What’s more, the authorities asserted that the items from the trucks were for helping the Turkish minority in Syria who was exposed to conflicts since 2011. A court in southern Turkey has discharged an order prohibiting media coverage on the subject matter, as it disregards and meddles in national security issues. Moreover, all media that distributed info on the story should be blocked according to the court’s recommendations.
As a reaction, Twitter deleted a percentage of the posts of that daily paper’s profile. Facebook and Google Plus did likewise, in the next days.

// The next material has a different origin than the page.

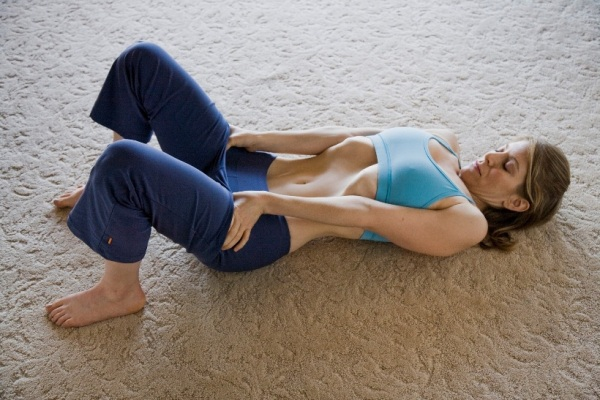 Vide dans le ventre : Ayez une taille plus mince et un ventre plat avec ce simple exercice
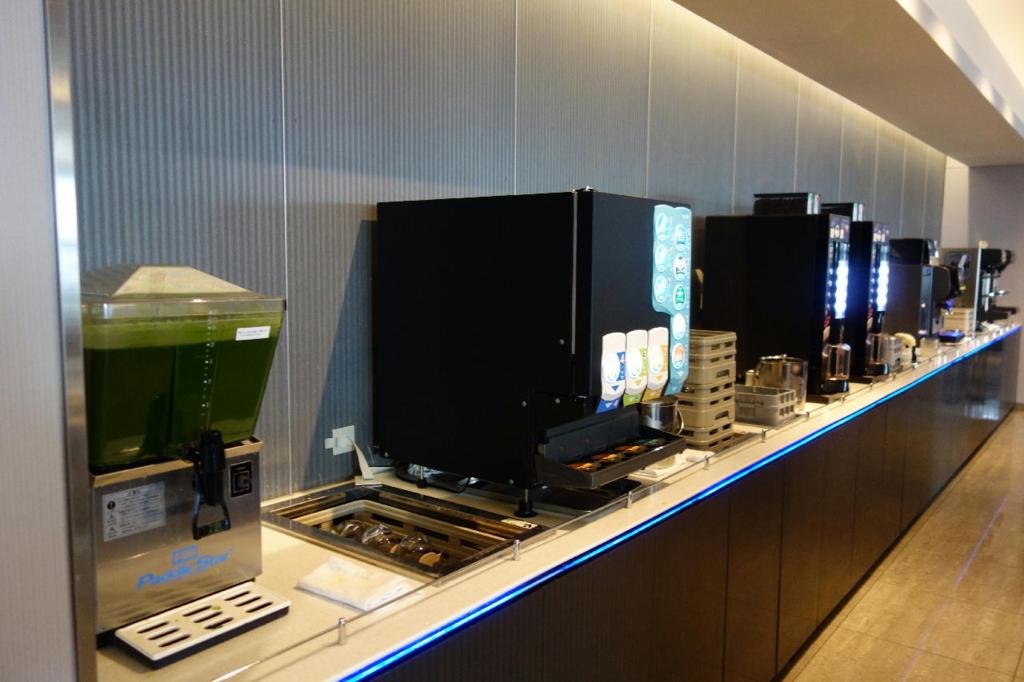 大阪国際空港のANAラウンジ(ドリンクコーナー)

Twitter representative, Nu Wexler issued a public statement regarding the episode. Accordingly, out of the just about 60,000 tweets on the account, Twitter blocked the access to the scarce number of tweets that debated the national security problem mentioned in the court order. The spokesperson added that Twitter tries to live up to expectations and ensure the privileges of the platform’s users and maintain access the numerous Twitter clients in Turkey.
Nevertheless, the editors of the newspaper proceeded with tweets about the subject and disregarding all demands. Thus, the Turkish government now wants to close Twitter all throughout the country, in light of the fact that they expected the platform would completely block the BirSun Twitter account in such hostile and unresponsive circumstances.
This escalation is a striking update to all Twitter and YouTube clients who have encountered the same treatment last March when, because of comparable reasons concerning legislative and war weapons issues. Luckily, the internet pages were reopened two months after they were shut down by a Turkish court order.